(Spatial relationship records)
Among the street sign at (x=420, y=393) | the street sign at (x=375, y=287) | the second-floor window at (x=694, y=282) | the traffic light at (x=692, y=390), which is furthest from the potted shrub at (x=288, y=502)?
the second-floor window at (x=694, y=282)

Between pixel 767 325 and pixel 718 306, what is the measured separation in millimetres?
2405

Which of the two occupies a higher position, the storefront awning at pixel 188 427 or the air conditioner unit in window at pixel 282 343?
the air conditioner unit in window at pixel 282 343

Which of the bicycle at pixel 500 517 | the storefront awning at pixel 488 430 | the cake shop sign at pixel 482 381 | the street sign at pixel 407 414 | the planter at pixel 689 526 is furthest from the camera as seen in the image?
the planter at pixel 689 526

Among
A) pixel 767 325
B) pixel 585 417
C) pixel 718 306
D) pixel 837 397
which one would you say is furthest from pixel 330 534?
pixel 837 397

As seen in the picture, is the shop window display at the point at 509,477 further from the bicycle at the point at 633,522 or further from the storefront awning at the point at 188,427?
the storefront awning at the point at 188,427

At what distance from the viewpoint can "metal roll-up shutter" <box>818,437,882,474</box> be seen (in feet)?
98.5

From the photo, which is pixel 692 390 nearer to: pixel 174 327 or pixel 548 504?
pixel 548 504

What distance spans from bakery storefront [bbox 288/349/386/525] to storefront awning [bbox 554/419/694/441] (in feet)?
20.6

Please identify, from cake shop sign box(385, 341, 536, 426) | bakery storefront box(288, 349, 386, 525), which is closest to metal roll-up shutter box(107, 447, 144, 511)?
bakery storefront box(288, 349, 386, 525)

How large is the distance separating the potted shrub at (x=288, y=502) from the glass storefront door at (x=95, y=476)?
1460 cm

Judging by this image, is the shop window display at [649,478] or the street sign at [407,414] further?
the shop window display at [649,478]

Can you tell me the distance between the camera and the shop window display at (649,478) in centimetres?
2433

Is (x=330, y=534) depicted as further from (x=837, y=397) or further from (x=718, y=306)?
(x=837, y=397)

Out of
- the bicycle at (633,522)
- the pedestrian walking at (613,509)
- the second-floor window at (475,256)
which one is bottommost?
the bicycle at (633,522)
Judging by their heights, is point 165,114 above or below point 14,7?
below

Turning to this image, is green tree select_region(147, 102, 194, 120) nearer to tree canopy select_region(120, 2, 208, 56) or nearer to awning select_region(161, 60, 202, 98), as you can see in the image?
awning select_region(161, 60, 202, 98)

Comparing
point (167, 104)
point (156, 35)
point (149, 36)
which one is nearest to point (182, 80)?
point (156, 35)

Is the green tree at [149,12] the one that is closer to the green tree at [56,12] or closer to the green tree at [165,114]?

● **Goal of the exercise**
Retype the records in full. Keep every line identical to the original.

● **Problem solution**
Among the street sign at (x=420, y=393) | the street sign at (x=375, y=287) | the second-floor window at (x=694, y=282) | the traffic light at (x=692, y=390), which is furthest from the potted shrub at (x=288, y=502)?
the second-floor window at (x=694, y=282)

Between pixel 767 325 and pixel 718 306, what is the measured separation in millimetres?
2405

Which of the two occupies a higher position, the storefront awning at pixel 188 427 or the air conditioner unit in window at pixel 282 343?
the air conditioner unit in window at pixel 282 343

Which of the bicycle at pixel 500 517 | the storefront awning at pixel 488 430 | the cake shop sign at pixel 482 381 | the street sign at pixel 407 414 | the planter at pixel 689 526 is furthest from the camera as seen in the image?
the planter at pixel 689 526

Among
A) pixel 767 325
B) pixel 585 417
C) pixel 718 306
D) pixel 837 397
which one would you say is furthest from pixel 330 534?
pixel 837 397

As seen in the picture, is the shop window display at the point at 509,477 further from the bicycle at the point at 633,522 or further from the storefront awning at the point at 188,427?
the storefront awning at the point at 188,427

At what distance from the viewpoint can "metal roll-up shutter" <box>818,437,882,474</box> be seen (in feet)?
98.5

From the photo, which is pixel 692 390 nearer to: pixel 174 327 or pixel 548 504?
pixel 548 504

What distance spans from bakery storefront [bbox 288/349/386/525] to storefront awning [bbox 554/419/694/441] (in feet)?
20.6

Please identify, from cake shop sign box(385, 341, 536, 426) | bakery storefront box(288, 349, 386, 525), which is closest to metal roll-up shutter box(107, 447, 144, 511)?
bakery storefront box(288, 349, 386, 525)

How large is the distance separating the potted shrub at (x=288, y=502) from the glass storefront door at (x=95, y=476)?
1460 cm

Judging by this image, is the shop window display at [649,478] or the street sign at [407,414] further?
the shop window display at [649,478]

Can you tell me the distance between the camera and the shop window display at (649,478) in centimetres?
2433

Is (x=330, y=534) depicted as further from (x=837, y=397) or further from (x=718, y=306)?
(x=837, y=397)

Out of
- the bicycle at (633,522)
- the pedestrian walking at (613,509)
- the second-floor window at (475,256)
which one is bottommost?
the bicycle at (633,522)
Judging by their heights, is point 165,114 above or below point 14,7?
below

Turning to this image, is green tree select_region(147, 102, 194, 120) nearer to tree canopy select_region(120, 2, 208, 56) or nearer to awning select_region(161, 60, 202, 98), as you can see in the image?
awning select_region(161, 60, 202, 98)

Comparing
point (167, 104)
point (156, 35)
point (149, 36)
which one is nearest to point (182, 80)?
point (156, 35)

Is the green tree at [149,12] the one that is closer to the green tree at [56,12] or closer to the green tree at [165,114]?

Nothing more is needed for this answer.